Роняю и рассматриваю его, отстраненного даже после поцелуя. Ледяная корочка покрывает Эмилеву душу, точно сахарная глазурь, искристый блеск в глазах — голубой в синеву паковый лед — не тает. Что там, подо льдом? Мечта стать, как отец? Отец, который был и остался непостижимым и недосягаемым, словно господь бог из молитвенника. Присутствует во всем, а фиг его поймаешь.
Сколько лет они с сестрой играют в сумасшедшего доктора Моро, в свой идеал папочки-мамочки, запоминают термины, оброненные взрослыми, пока те обмеривают и взвешивают два соединенных детских тела? Известно ли им, что человеческое тепло и профессиональная заботливость — очень разные вещи? Вкусили ли они настоящего тепла, или заменили его кто чем сумел: Эмилия — неженской раскованностью, Эмиль — девичьей неприступностью? И столько же лет дяди доктора уговаривают душу живую: ты должна пожертвовать собой высшим целям, три, четыре столетия предки твои шли на эту вершину, с женами и детьми, оставляя ослабевших и умирающих по обочинам, их трупы отмечали вехи пройденного пути, как кислородные баллоны — альпинистский маршрут. Кто ты такая, чтобы противиться их ревностной вере? А душа все плачет, все не хочет умирать. Мотылек, которого не тянет к огню.
Эмиль-Эмилия хрупкий, будто мотылек. Изящное, хрупкое создание. Опасное создание. Обаяние близнецов такое призывное, но тело Эмиля хранит свою неприкосновенность — даже сейчас, прижатое мной, распластанное, распятое по кровати — хранит и ждет, когда я ее разрушу. Он словно девственница, что платит собой за возможность прожить безбедно, за вызов демона, за изгнание демона. А еще Эмиль похож на ребенка, который терпеливо ждет, когда ему сделают больно.
Это не должно возбуждать. Это должно вызывать жалость к жертве и отвращение к насильнику в себе, к жалкому любителю безграничной власти над другим человеком. Мне приходится повторить себе пару раз: что я делаю? нет, что ТЫ со мной делаешь, Эмиль? — прежде чем я выдыхаю через нос, отрываюсь от разложенного, готового к употреблению тела, слезаю с замечательно удобной Джоновой кровати (мне бы и гигантский кактус показался удобным, если бы на нем меня ждал Эмиль) и отхожу подальше.

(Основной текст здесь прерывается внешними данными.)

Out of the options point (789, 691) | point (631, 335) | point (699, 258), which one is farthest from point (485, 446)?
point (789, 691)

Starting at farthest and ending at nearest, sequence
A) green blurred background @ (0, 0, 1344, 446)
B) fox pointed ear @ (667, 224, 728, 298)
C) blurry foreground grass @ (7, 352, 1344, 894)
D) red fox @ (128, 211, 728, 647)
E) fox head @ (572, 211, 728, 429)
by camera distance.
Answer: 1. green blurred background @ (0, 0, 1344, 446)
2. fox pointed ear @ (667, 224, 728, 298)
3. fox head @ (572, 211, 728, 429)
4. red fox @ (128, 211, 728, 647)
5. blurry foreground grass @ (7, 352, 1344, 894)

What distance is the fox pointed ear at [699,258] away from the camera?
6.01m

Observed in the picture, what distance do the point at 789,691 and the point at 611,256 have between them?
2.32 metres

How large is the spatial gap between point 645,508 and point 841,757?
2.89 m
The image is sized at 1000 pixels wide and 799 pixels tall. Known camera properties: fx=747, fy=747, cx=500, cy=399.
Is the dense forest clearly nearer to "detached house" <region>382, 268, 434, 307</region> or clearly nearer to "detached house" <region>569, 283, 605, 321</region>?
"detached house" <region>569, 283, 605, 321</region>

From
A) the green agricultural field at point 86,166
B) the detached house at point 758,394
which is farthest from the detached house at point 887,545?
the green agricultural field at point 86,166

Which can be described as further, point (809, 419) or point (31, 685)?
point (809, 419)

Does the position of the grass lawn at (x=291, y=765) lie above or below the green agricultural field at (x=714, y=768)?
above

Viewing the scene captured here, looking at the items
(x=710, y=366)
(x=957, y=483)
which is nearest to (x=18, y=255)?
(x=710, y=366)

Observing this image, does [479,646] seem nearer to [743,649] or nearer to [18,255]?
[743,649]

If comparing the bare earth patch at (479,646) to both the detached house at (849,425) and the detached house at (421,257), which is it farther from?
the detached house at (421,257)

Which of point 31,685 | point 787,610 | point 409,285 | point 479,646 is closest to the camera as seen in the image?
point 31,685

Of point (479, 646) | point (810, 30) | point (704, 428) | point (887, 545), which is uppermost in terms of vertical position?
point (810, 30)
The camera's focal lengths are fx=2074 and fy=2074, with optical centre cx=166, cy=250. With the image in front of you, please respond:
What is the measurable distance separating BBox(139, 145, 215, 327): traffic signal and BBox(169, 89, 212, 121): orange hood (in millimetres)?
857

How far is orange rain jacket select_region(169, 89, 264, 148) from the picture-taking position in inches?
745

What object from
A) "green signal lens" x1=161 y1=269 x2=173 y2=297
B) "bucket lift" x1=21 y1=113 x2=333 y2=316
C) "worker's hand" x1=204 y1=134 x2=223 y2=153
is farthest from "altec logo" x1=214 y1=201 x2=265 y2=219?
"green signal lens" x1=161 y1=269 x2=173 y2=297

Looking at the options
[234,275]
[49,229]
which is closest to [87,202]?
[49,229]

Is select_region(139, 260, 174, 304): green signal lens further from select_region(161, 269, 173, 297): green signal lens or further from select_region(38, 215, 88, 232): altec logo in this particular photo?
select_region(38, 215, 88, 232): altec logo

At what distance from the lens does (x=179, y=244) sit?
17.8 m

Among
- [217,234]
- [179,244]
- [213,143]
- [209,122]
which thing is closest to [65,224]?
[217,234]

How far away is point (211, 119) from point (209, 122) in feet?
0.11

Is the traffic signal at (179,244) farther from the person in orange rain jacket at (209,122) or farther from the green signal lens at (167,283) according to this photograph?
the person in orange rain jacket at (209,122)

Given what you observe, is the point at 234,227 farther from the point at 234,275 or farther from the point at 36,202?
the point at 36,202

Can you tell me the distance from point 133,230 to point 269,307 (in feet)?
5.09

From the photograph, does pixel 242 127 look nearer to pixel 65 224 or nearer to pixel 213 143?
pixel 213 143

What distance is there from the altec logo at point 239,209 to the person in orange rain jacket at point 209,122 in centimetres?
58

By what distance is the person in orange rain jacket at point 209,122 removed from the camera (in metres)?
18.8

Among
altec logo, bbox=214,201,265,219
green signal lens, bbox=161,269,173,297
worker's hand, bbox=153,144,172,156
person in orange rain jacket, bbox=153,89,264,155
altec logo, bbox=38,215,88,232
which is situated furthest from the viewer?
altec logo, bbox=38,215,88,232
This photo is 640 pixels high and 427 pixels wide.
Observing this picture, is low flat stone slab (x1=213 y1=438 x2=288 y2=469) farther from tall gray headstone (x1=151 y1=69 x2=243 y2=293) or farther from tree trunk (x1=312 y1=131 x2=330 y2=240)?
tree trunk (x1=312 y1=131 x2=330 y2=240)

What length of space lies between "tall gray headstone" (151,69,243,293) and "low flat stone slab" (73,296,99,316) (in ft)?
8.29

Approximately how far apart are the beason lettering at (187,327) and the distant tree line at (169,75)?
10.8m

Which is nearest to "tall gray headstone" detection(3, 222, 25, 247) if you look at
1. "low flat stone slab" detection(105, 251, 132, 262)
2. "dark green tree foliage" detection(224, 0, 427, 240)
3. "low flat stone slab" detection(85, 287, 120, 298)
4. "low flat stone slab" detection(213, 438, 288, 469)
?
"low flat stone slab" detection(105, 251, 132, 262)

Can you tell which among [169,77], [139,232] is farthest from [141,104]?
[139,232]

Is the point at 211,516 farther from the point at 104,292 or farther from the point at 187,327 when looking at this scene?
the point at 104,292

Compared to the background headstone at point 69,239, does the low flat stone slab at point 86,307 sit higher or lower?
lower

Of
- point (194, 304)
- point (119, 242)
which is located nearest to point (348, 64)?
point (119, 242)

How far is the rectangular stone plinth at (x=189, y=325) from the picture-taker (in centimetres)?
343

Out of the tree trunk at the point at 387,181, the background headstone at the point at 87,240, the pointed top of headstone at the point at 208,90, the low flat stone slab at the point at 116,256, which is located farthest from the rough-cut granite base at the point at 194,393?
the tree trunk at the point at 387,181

У бунгало нет стен, одни перила от опоры к опоре, под полом колышется море, на балках играют блики. Скоро отлив, думаю я, садясь на пол и вцепляясь в неровные, почерневшие доски. Если прямо сейчас спрыгнуть вниз, в зеленые волны мелководья, отлив уволочет меня далеко-далеко в море. И не надо будет думать о том, что я сделал только что, показав: мне не наплевать на тебя, я не хочу слепой покорности, я хочу тебя и меня, НАС. Ты, Ян, бросил свое сердце к ногам Эмиля, чтобы мальчишка мог на нем попрыгать. Понимая в глубине души: куда разумнее сделать вид, что я свободен, очарование близнецов, очарование Эмиля не действует на меня. Поздно ругать себя за то, что открыл свое сердце не тому и не вовремя: потомки клана Кадошей, выросшие в вере, что люди не более чем материал для экспериментов, воспользуются моей слабостью.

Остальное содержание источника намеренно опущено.